* Start Data provided *
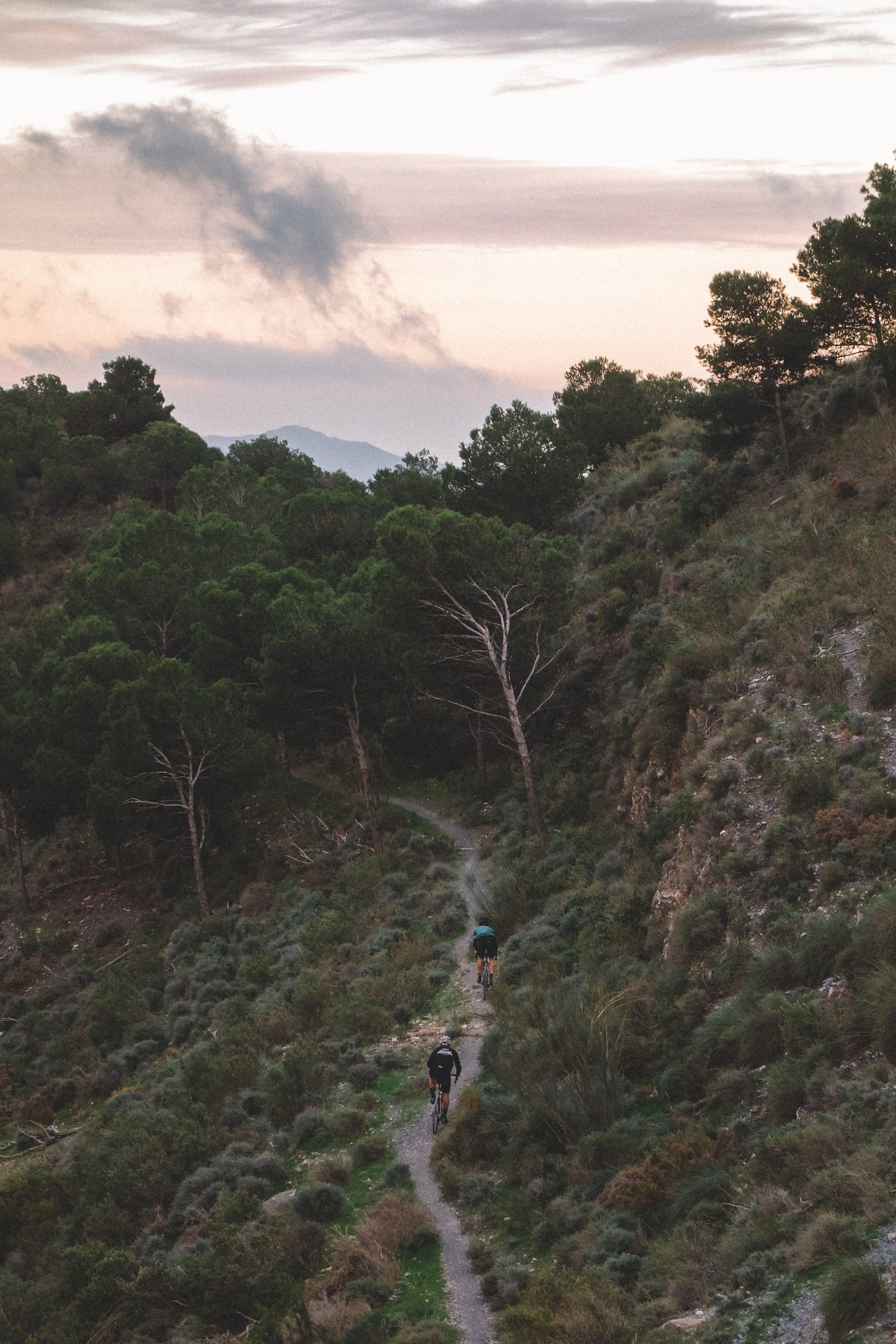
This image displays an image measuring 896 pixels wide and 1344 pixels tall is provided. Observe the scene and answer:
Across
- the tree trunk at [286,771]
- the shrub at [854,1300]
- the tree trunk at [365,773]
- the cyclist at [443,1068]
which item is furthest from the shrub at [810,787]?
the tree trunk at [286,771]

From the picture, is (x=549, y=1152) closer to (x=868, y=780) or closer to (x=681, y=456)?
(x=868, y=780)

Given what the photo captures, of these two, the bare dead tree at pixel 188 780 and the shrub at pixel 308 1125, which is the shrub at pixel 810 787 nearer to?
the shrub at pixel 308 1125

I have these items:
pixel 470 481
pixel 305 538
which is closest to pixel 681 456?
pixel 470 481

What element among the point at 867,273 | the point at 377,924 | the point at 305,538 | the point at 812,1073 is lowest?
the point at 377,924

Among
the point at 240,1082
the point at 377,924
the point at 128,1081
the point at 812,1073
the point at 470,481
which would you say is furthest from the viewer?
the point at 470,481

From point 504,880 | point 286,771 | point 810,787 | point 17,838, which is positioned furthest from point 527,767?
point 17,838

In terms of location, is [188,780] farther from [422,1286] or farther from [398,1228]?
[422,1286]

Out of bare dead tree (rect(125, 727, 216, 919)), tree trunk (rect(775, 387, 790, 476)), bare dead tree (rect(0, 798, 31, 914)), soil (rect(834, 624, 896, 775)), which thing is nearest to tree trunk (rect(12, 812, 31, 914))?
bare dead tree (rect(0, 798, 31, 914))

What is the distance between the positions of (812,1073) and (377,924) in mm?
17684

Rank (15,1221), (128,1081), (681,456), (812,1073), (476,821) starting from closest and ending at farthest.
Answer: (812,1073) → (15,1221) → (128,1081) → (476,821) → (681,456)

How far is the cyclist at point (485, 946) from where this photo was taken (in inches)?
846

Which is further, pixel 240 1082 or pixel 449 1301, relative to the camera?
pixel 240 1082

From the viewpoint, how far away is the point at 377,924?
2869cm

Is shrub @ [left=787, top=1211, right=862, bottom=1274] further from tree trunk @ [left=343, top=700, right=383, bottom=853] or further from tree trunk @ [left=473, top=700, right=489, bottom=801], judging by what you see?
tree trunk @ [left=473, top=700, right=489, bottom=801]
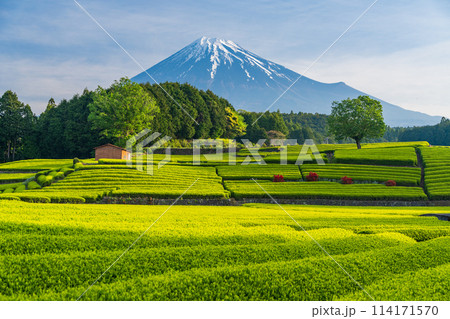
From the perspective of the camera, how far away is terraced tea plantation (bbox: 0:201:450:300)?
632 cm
* End Data provided *
* Start Data provided *
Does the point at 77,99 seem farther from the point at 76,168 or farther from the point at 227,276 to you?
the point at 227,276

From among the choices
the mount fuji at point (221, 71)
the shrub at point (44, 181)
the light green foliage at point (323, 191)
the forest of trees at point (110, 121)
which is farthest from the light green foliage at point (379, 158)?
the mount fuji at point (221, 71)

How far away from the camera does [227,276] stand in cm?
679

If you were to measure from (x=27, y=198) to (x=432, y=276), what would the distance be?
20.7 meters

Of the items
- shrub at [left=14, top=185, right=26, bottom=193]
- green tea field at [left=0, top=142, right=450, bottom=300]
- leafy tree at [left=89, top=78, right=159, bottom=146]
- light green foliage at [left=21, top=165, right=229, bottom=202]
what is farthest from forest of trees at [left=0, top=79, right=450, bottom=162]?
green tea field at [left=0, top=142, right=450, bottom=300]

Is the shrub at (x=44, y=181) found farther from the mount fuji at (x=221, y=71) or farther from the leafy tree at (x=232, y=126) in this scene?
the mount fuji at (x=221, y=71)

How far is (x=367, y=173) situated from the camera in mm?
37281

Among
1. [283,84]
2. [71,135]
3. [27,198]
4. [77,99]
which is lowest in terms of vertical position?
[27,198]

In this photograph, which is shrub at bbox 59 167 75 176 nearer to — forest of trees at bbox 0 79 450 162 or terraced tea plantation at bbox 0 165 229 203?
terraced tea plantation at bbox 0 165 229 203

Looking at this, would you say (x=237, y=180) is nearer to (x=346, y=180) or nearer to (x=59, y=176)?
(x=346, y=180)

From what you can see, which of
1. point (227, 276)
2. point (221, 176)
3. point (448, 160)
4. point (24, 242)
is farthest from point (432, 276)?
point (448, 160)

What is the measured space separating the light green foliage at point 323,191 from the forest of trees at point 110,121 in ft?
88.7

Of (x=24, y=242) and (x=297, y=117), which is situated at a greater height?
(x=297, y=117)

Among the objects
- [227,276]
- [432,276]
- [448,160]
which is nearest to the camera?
* End Data provided *
Requirements. Update the lines between the one holding "This image displays" and the one holding "- the cyclist at [443,1068]", inclusive, so that "shrub" reads "bush". Leave everything else unchanged and give back only those lines.

Response to this exercise.
This image displays an image measuring 896 pixels wide and 1344 pixels tall is provided. Observe the scene and answer:
Across
- the tree trunk at [286,771]
- the bush at [854,1300]
- the tree trunk at [365,773]
- the cyclist at [443,1068]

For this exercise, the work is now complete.